# ChatClient BeginnerFragen



## babuschka (22. Dez 2010)

Hallo zuammen

Ich möchte mir einen kleinen simplen ChatClient bauen. Nun habe ich aber noch ein paar Fragen:

- Gibt es einen DataInputReader für eine JTextArea, oder muss ich da mit ActionListener arbeiten?
- Wie kann ich den Server in einen Hintergrundprozess verschwinden lassen, der Verbindungen annimmt und diese an einen Thread weitergibt?
- Ist es korrekt, wenn ich mit BufferedReader/Writer und Input/OutputStreams für die Textübertragung arbeite oder gibt es da besser Methoden?

Vielen Dank für eure Unterstützung

Greez


----------



## tobi193 (22. Dez 2010)

zu 1.: Du kannst natürlich einen DocumentListener an das Textfeld hängen, macht aber eigentlich keinen Sinn. Normalerweise drückt man ja auf den "Senden" Button -> ActionListener

zu 2.: In dem du einfach kein Fenster erzeugst. 

zu 3.: Ja, das sollte dafür in Ordnung sein.


----------



## babuschka (22. Dez 2010)

Hi, erstmal Danke für deine Antworten. Leider sind immer noch ein paar Sachen offen...

zu1: Wegen dem ActionListener möchte ich auf einen Button verzichten und nur auf das Drücken der "Enter" Taste reagieren. Gibt es da Möglichkeiten, welche direkt auf "Enter" reagieren. Ansonsten schreibe ich einen Listener dafür, ist ja auch kein grosser Aufwand.

zu2: Ich bin mir nicht sicher ob ich einen Designfehler mache, wenn ich ServerSocket(Server) und Socket(Client) in einem Programm unterbringe? (glaube zwar nicht). Wenn ich nun auf Verbindungen warte, bleibt dieser in einer endless-loop hängen. Wie ist es möglich, dieses "lauschen" im Hintergrund durchzuführen, damit ich zu der Laufzeit andere Dinge dürchführen kann.


----------



## tobi193 (22. Dez 2010)

Mittels eines KeyListeners. Das ist aber im Grunde genauso zu implementieren wie ein entsprechender ActionListener.
Ein Serversocket und ein Socket in einem Programm macht kein Sinn. Dafür hat man das ja schließlich um zwischen zwei Programmen (zwei Rechnern) zu kommunizieren.

Du baust dir einen Thread der ständig auf eingehende Verbindungen lauscht. Wenn eine ankommt wird für diesen Socket ein neuer Thread erstellt und anschließend weitergelauscht. Dann blockiert sich nichts gegenseitig.


----------

------------------------------------------------------------------------

§ **Deine Aufgabe**:
Schreib den Teil der ChatClient-Diskussion neu, alles von "zu2: Ich bin" bis hinunter zu "Rechnern) zu kommunizieren.", und setze dabei "Endlosschleife" an die Stelle von "endless-loop".

§ **Bereitgestellte Einträge**:
------------------------------------------------------------------------

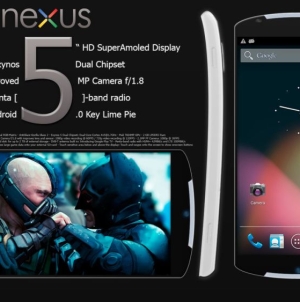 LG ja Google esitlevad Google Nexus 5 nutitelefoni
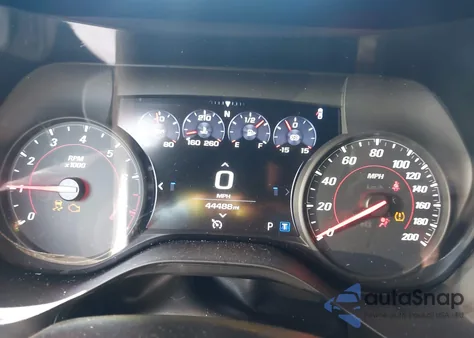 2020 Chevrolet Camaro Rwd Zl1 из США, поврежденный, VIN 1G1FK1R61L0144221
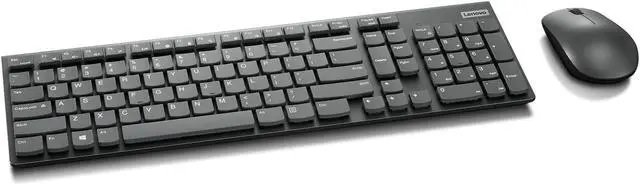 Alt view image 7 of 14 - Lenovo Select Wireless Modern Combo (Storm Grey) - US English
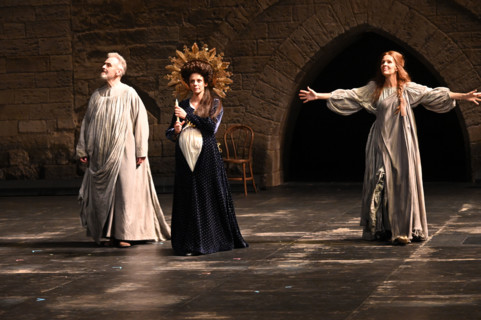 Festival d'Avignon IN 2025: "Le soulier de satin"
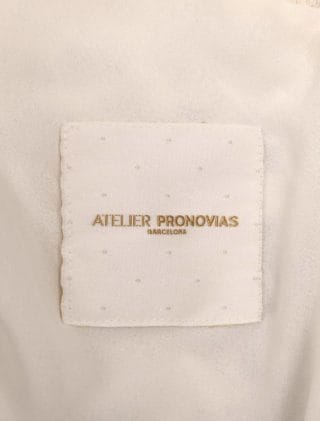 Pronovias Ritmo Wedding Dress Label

------------------------------------------------------------------------

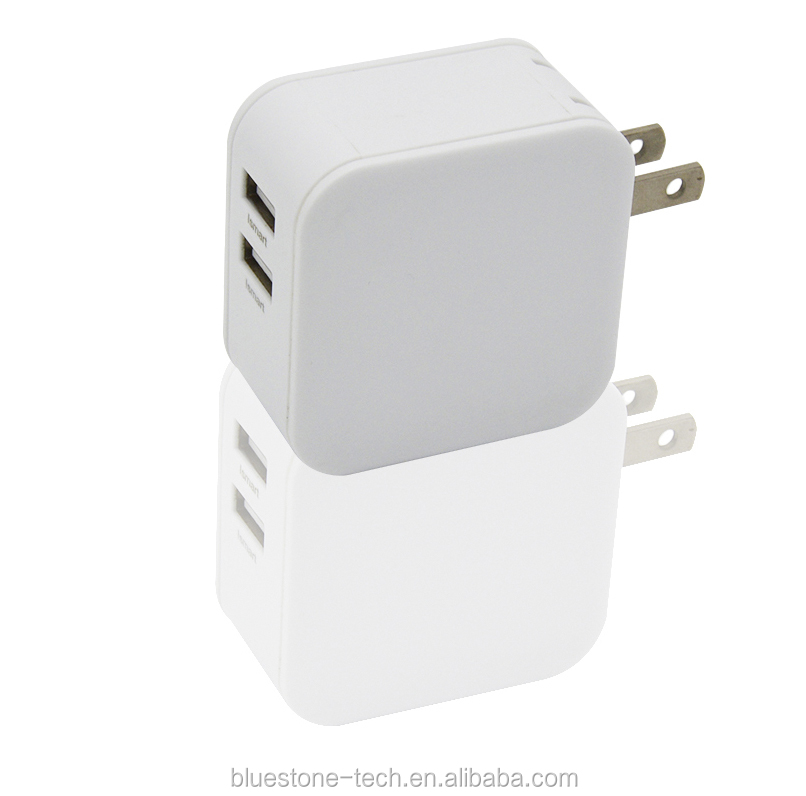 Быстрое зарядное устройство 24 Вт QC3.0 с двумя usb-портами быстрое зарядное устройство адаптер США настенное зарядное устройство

------------------------------------------------------------------------

§ **Lösung der Aufgabe**:
zu2: Ich bin mir nicht sicher ob ich einen Designfehler mache, wenn ich ServerSocket(Server) und Socket(Client) in einem Programm unterbringe? (glaube zwar nicht). Wenn ich nun auf Verbindungen warte, bleibt dieser in einer Endlosschleife hängen. Wie ist es möglich, dieses "lauschen" im Hintergrund durchzuführen, damit ich zu der Laufzeit andere Dinge dürchführen kann.


----------



## tobi193 (22. Dez 2010)

Mittels eines KeyListeners. Das ist aber im Grunde genauso zu implementieren wie ein entsprechender ActionListener.
Ein Serversocket und ein Socket in einem Programm macht kein Sinn. Dafür hat man das ja schließlich um zwischen zwei Programmen (zwei Rechnern) zu kommunizieren.